[Data rows start]

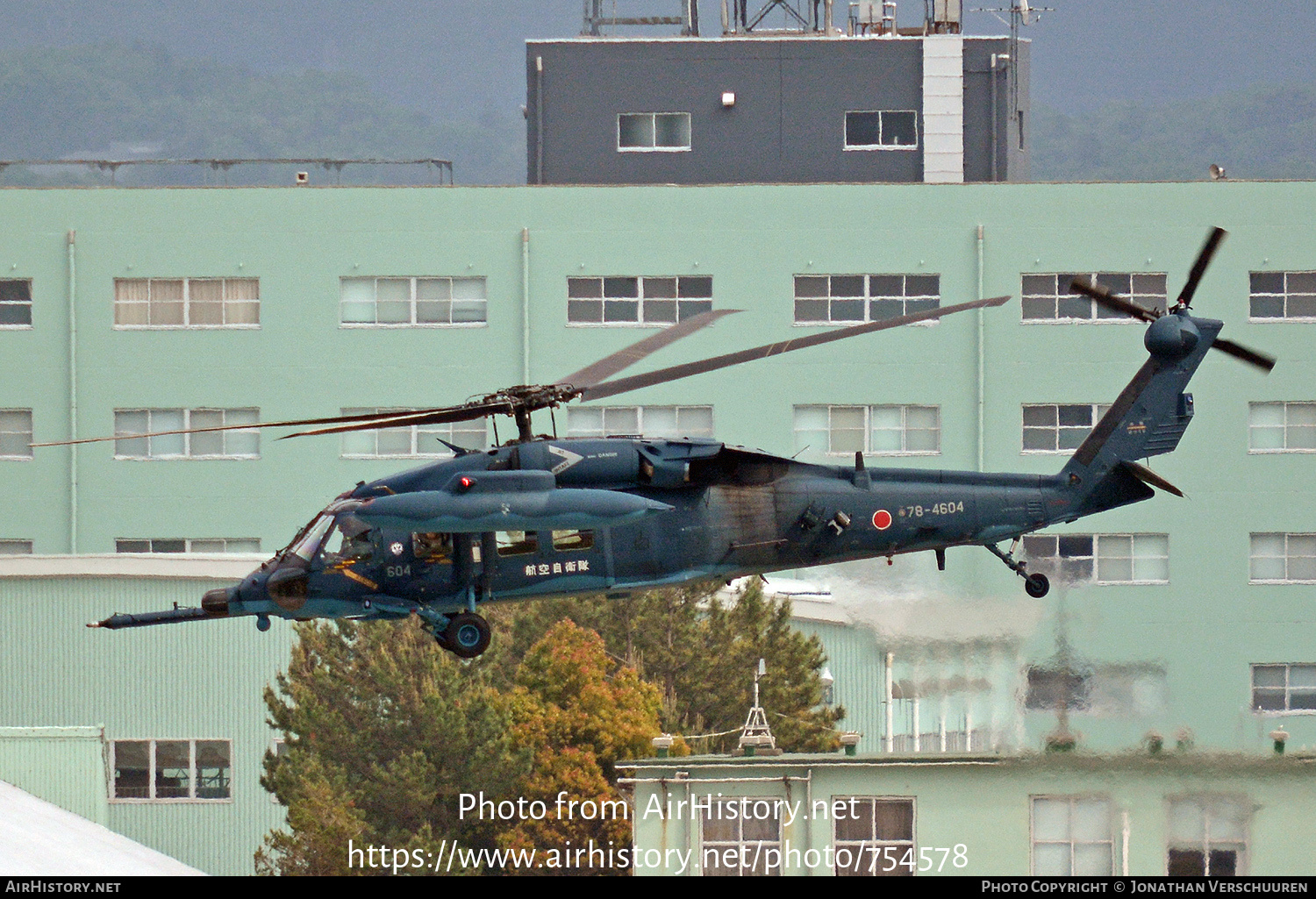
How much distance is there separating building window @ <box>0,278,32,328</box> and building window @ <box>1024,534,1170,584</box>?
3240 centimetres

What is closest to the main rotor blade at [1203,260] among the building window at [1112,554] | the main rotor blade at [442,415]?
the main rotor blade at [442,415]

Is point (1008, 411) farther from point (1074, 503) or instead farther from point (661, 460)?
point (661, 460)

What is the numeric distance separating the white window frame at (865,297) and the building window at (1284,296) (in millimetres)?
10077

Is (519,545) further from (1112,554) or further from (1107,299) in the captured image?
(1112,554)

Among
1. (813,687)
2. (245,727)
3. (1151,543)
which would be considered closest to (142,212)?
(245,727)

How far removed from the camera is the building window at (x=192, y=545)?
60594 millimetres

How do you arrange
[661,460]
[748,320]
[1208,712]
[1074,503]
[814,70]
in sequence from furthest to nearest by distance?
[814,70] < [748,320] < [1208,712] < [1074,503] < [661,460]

[Data rows end]
[Data rows start]

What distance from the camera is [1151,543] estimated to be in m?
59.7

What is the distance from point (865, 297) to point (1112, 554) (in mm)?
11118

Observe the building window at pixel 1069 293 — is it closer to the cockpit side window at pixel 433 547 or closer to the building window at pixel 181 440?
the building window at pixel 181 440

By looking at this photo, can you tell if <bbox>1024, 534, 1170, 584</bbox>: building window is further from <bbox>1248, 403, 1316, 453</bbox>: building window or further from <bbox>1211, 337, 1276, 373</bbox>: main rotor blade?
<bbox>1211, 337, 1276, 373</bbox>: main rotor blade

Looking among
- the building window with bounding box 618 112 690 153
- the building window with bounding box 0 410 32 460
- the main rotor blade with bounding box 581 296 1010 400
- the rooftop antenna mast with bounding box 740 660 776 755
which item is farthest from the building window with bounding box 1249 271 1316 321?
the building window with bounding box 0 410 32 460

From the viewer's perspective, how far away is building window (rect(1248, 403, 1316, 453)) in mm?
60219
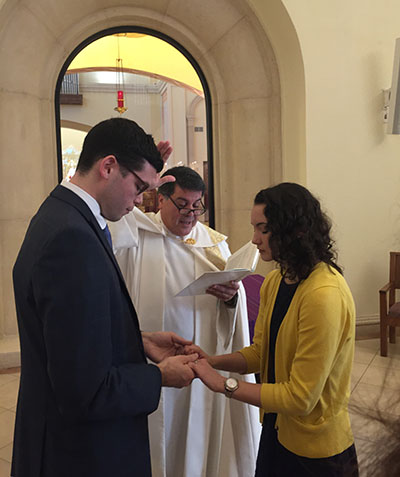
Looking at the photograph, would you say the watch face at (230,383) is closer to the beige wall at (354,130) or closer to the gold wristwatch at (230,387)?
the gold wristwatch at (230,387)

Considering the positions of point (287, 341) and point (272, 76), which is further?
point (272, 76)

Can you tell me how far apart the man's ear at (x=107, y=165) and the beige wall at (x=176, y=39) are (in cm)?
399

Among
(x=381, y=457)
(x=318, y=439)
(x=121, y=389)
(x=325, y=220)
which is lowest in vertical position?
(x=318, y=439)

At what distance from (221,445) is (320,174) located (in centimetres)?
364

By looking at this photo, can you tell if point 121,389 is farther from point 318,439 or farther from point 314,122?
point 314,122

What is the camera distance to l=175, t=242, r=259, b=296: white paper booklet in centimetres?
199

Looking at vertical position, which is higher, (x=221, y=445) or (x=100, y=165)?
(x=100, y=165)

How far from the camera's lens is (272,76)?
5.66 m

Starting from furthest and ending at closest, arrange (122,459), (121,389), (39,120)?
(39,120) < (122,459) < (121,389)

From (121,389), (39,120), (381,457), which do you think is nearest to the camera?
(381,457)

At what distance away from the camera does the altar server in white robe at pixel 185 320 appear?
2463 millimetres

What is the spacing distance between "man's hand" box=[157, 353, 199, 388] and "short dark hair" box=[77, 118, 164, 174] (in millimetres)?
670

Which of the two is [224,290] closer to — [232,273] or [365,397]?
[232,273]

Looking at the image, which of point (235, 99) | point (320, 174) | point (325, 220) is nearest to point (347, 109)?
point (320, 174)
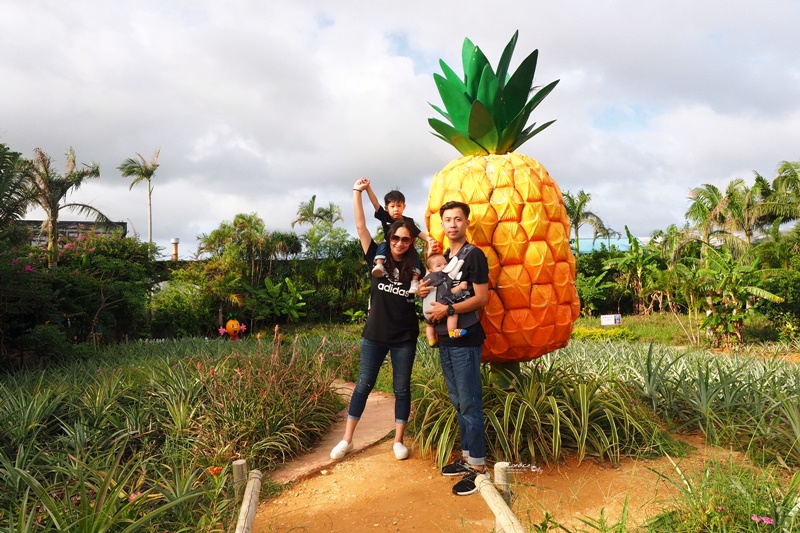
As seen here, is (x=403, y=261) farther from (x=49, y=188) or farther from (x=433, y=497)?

[Data rows end]

- [Work to complete]: Copy everything from the line containing "How do you arrange" down to the line containing "[814,70] < [748,320]", both included, exactly as the entries show them.

- [Correct result]:
How do you arrange
[661,460]
[748,320]
[1208,712]
[1074,503]
[814,70]
in sequence from furthest to nearest by distance?
[814,70] < [748,320] < [1208,712] < [1074,503] < [661,460]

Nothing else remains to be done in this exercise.